He said: ''If Blair were an American or French president, the electorate would have a chance to remove him from power.
''As things stand in Britain's increasingly undemocratic society, only the people of Sedgefield have the opportunity to vote him out of power.
''They can do so in the full knowledge that they are not simply doing the best for Britain but also the best for humanity and world peace and stability.''
In 1997 Mr Shayler began a series of disclosures which he claimed revealed incompetence and corruption in the intelligence services.
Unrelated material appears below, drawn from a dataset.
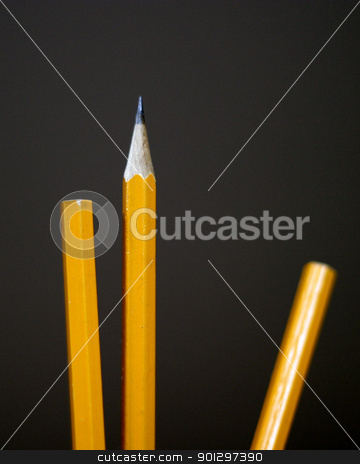 Pencil Concept stock photo, Three pencils lined up with one sharpened on a black background by Tyler Olson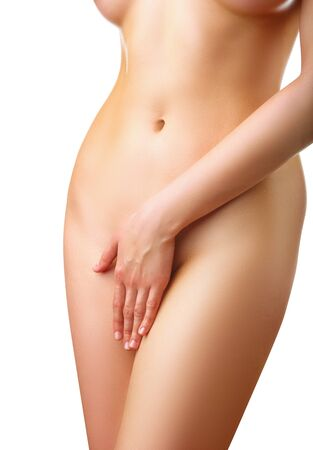 Part of a nude woman body with close hand between the legs isolated on white background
He revealed agents tapped former Labour Cabinet minister Peter Mandelson's telephone for three years in the late 1970s because they wrongly feared he was a Soviet agent.
He also disclosed that MI5 had a file on Foreign Secretary Jack Straw because it was concerned about his involvement with left-wing politics as president of the National Union of Students from 1969 to 1971, and had also kept tabs on Solicitor General Harriet Harman, who once worked as a lawyer for the National Council for Civil Liberties - now called Liberty.
Mr Shayler's most remarkable disclosure was that MI6, the foreign intelligence service, attempted to kill Colonel Muammar Gaddafi by paying an Arab agent £100,000 to place a bomb under the Libyan leader's motorcade in 1996.
The device blew up, killing several innocent bystanders, but Gaddafi escaped unhurt, said Mr Shayler, who worked on MI5's Libyan desk for two years.
An Old Bailey jury found Shayler guilty of three counts of disclosing documents and information to a Sunday newspaper in 1997 in breach of the Official Secrets Act.
Trial judge Mr Justice Moses accused Shayler of ''blinkered arrogance'' and of breaking undertakings he had given before leaving MI5.
He told Shayler he had taken into account the three-and-a-half months he had spent in a French jail while the Government tried unsuccessfully to extradite him.
The judge also accepted Shayler was motivated by a desire to expose what he thought was wrong, and not by money.
Shayler spent three weeks at Belmarsh high-security prison in south east London, where he was given the inmate number HP6007, a lampoon of James Bond's code number, before moving to an open jail.
Convicted prisoners serving a sentence of more than 12 months are disqualified from becoming an MP.